In 1997 Perkins released Born in the Delta, (recorded with former Waters teammates Jerry Portnoy and Willie Smith, among others), a straightahead late-night set that's solid and sharp, if a tad predictable in its song selection. Last year he delivered Legends, a duet disc with Hubert Sumlin, a vintage guitar player and blues cornerstone.

But life in Chicago went sour after Sarah, his wife of thirty years, passed away in 1996. "That worried me to death. That still gives me more blues," Perkins says. Even more troubling was the behavior of his late wife's children from a previous marriage. ("She'd already laid her litter out when I got her," Perkins reveals with a giggle.) "Every time I'd go out of town, they'd steal everything that wasn't nailed down and go sell it," Perkins says. "I had six guns -- they stole all of 'em from me. It was terrible, man. Them boys could steal the sweetenin' out of a gingersnap and not break the crust."

Perkins escaped the domestic mess this year, when a longtime fan and recent friend, Buck Levandoski, helped him relocate. "I just started going up there and taking care of him there on the South Side of Chicago," says Levandoski, who fronts a blues band and owns a blue-collar bar in La Porte, Indiana. "His stepkids, they took his tools, his weapons -- every time he'd go away, they'd move into his house. So we moved him down here. When I met Pine, I just took a liking to him," Levandoski adds. "He's one of the sweetest old men I've ever met in my life." Perkins couldn't be happier about his new setting. "Buck and his wife, they come to my rescue. They real nice people. Wish I'd been with them years ago." Levandoski says Perkins has become a favorite in town. "They know him in all the bait shops," he adds.

Perkins's popularity around the globe is also peaking. Antone's records is currently working on a disc of his slated for release in early 2000, and this year he won a W.C. Handy award (his ninth) for best blues pianist. He's also increased his trips to Europe and blues festivals around the nation. A few weeks ago he appeared at a North Carolina blues festival with former Waters sidemen Willie "Big Eyes" Smith and guitarist Bob Margolin. The three were joined by Waters's son, Big Bill Morganfield (who now has a debut disc, Rising Son, out on Blind Pig). For his Colorado shows, Perkins will be joined by the Homewreckers, a Denver quartet that backed him on his trip through town last spring.

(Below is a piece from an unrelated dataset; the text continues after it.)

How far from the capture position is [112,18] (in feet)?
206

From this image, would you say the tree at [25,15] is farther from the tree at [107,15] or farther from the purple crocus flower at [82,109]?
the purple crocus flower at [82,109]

Homewreckers co-frontman Al Chesis, who saw Perkins play twenty years ago, says Perkins hasn't lost a step, nor is he some clock-watching old-timer going through the motions. "He still plays his fast stuff," says Chesis. "The last time through, we'd been playing for a while and I told him, 'You can take a break now if you want to.' He just kept on playing. He gets into it."

Perkins, however, says there's a side effect to attaining living-legend status. "People worry me to death talking about autographs," he says. "It's kind of hard on me, 'cause I didn't get no higher than fourth grade in school when I went to workin'. But I can write a little. I tell 'em, 'You've got to heed it to read it.' I just try to keep on going," he adds, "and it looks like everybody likes what I'm doing. I just hope I can keep doing it for a long time."